My most recent project has caused me to have to be "unicode aware" at times (something I've never had to do before), and so I am learning a lot about encoding and display of special characters as I go along. My latest challenge related to this topic involved a User Manager section I created, wherein the users could very well have names that contain special characters (foreign names). This particular section performs its updates, deletes, and inserts via Ajax calls and client-side JS manipulation of a JSON data set. My Ajax is performed via the Prototype library, my code is all ColdFusion living within the Coldbox framework, I'm using Coldspring to manage my object relationships, Transfer is my ORM, and my backend database is MSSQL 2005.
The Challenge: Data that contained special characters was being successfully inserted/updated via my Ajax calls, but the JSON data set returned via those calls did NOT contain those special characters (or contained an incorrect interpretation of them, like numbers, question marks, etc.). A quick check of the database verified that the data was indeed stored in the tables properly.
Setting the Stage
At this stage in the game for me, the smorgasbord of terms, acronyms, and concepts revolving around properly handling unicode is a bit foggy for me. (On a side note, I WISH someone who has the full understanding would put together a simple "checklist" of "Things you need to do in order to handle special characters in ColdFusion"!) From what I currently understand, the physical template you write has to be "encoded" properly (set within the IDE you are using); The database you are using has to have the proper encoding(called Collation in MSSQL 2005); The fields in your table have to be of the proper type to store unicode text(ie: 'nVarchar' instead of 'Varchar', etc.); your browser has to have the proper languages associated in order to display certain sets of special characters(Tools/Internet Options/Languages in IE); your JS functions, if living in a separate file, must have the page encoded properly(again, via your IDE); your ColdFusion datasource has to have the checkbox for "Enable High ASCII characters and Unicode for data sources configured for non-Latin characters " checked; and to top it all off, after having handled all of that, your JS functionality still yet needs to have ITS encoding types set in the proper place.

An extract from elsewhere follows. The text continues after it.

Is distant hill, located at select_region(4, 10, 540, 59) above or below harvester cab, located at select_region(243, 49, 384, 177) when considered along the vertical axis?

That sounds like a LOT of fiery hoops just to be able to deal with special characters, right? Well I'm with ya...it's on the verge of being a nightmare for someone who's never had to deal with it. And I do realize that for some of you reading this, the first time YOU tried to deal with special characters, everything just frickin "worked right out of the box" and you probably didn't have to do but one or two of those things, at the most. I say that you got lucky that things were configured just so for the particular character set you were dealing with, and even though from your perspective it didn't seem like that big of a deal, the fact is having an understanding of what's going on behind the scenes can be pretty doggone important anyway, just in case you suddenly get the directive to start storing characters from some other encoding scheme that you AREN'T prepared for out of the box.

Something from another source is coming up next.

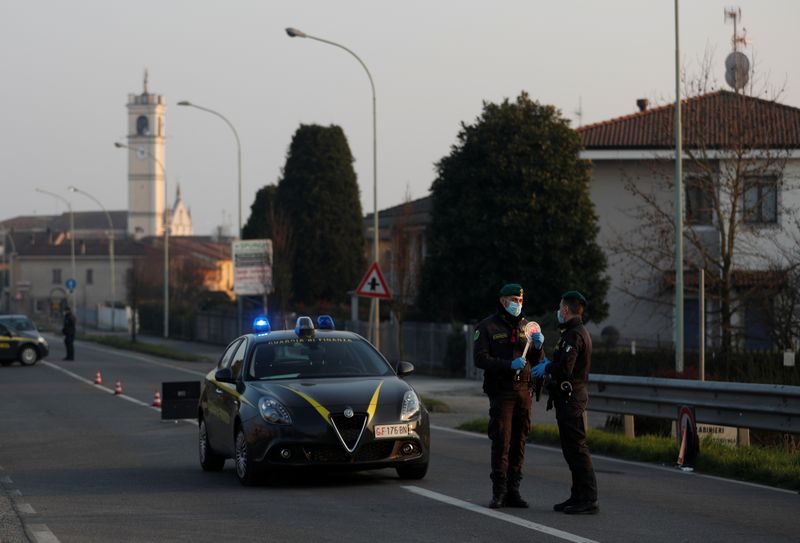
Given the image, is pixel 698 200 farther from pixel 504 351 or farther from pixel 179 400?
pixel 504 351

Okay, so back to my challenge. Here's the nutshell of how my process flows:
My initial page load is provided with a query of all of the users in the system. That query is then translated to a JS object using a line in my template like the following:
<script> When a user is chosen for edit, I load up the values for that user from the client-side data set into form fields, allow them to be edited, then submit the form values back to Coldbox via an Ajax call where the record gets updated. After the update occurs, my event grabs a fresh copy of the user query (which now contains the updated record), serializes it, and returns it as a JSON string to the Ajax call. Here's the line of JS that performs the Ajax call:
new Ajax.Request(saveURL,{parameters: myparams, method:'post',onCreate:showWorking,onComplete:postSave}); Here is the line in my handler(controller) that returns the data to the call:
//make our initial data set available to JS...
var objUsers = <cfoutput>#serializeJSON(qryUsers,true)#</cfoutput>;....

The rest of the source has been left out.